For Goethe, the living whole was also more than the sum of its parts."Das Lebendige ist zwar in Elemente zerlegt, aber man kann es aus diesen nicht wieder zusammenstellen und beleben." Goethe, quoted in d'Arcy Thompson, On Growth and Form. (p.41) But for most contemporary scientists, Goethe's meaning of emergence was a mystical one. For Francis Crick, the scientific meaning of emergent assumes that while the whole can not be the simple sum of the separate parts, its behavior can, at least in principle, be understood from the nature and behavior of its parts plus the knowledge of how all these parts interact. (The Astonishing Hypothesis, p.11) (assuming it's possible to have that Laplacian knowledge)
Stuart Kauffman suggests that many properties of organisms may be probable emergent collective properties of their constituents. (This is precisely Kant's definition of the organic -- as the result of internal interactions instead of an assembly of preexisting parts.(see Mechanism / Vitalism ) "The problem of origins requires an understanding of how new levels of order emerge from complex patterns of interactions and what the properties of these emergent structures are in terms of their robustness to perturbation and their capacities for self-maintenance" (Brian Goodwin, How the Leopard Changed its Spots, p. 181.)
Luc Steels offers useful definitions of emergence in Artificial Life 1/2. He distinguishes between first order emergence, defined as a property not explicitly programmed in, and second-order emergence, defined as an emergent behavior that adds additional functionality in the system. In general a-life researchers try to create second-order emergence, for then the system can use its own emergent properties to create an upward spiral of continuing evolution and emergent behaviors.
for a critique of emergence, see Peter Cariani, "adaptivity and Emergence in Organisms and Devices, "World Fudtures 32 (1991):111-32.

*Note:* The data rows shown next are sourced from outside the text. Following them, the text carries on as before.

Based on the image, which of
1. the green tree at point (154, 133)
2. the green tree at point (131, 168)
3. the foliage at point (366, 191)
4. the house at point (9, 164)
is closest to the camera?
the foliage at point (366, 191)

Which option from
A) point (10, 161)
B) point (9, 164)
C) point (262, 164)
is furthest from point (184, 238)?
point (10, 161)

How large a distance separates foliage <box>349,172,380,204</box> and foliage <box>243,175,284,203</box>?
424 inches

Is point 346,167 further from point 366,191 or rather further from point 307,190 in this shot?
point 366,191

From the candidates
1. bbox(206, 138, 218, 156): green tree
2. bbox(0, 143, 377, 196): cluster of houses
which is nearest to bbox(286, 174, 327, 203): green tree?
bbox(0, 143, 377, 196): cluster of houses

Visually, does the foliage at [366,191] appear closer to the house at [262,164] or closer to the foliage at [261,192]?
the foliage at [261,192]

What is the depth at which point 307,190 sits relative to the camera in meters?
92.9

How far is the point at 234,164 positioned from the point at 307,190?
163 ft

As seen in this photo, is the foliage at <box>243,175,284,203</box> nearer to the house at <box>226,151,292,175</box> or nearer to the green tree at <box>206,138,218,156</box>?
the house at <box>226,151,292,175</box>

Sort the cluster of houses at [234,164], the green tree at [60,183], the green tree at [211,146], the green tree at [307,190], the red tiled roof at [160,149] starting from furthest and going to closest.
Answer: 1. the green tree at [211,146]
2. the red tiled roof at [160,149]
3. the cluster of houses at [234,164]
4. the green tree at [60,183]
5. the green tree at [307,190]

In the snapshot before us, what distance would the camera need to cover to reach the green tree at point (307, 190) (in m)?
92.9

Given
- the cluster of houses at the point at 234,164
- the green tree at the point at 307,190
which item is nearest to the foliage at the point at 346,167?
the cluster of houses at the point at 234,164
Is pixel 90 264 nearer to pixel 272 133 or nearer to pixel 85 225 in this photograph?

C. Lloyd Morgan's descriptions of emergence as a qualitative change in direction closely resemble the definitions of bifurcations. In his Emergent Evolution, of 1923, he writes, "The emergent step, although it may seem more or less saltatory, is best regarded as a qualitative change of direction, or critical turning-point, in the course of events."
Daniel Stern describes the infant's sense of self between birth and two months as the "emergent self." (see subject ) . It is a sense of the coming-into-being of organization and remains active for the rest of life. But it is not an overarching integrating schema about the self, but rather an experience of process. (cf molar / molecular )
In Gestalt perception terms, emergence refers to our ability to perceive forms that cannot be reduced to the addition of the "atomic" parts of a pattern. Eg superimposing two squares diagonally displaced allows for readings of an emergent square at their overlap, two emergent L-shapes in the non-intersecting area, in addition to the two squares. (cf. figure / ground)
A fundamental property of open systems is that they stablize any improbability which serves to elicit them.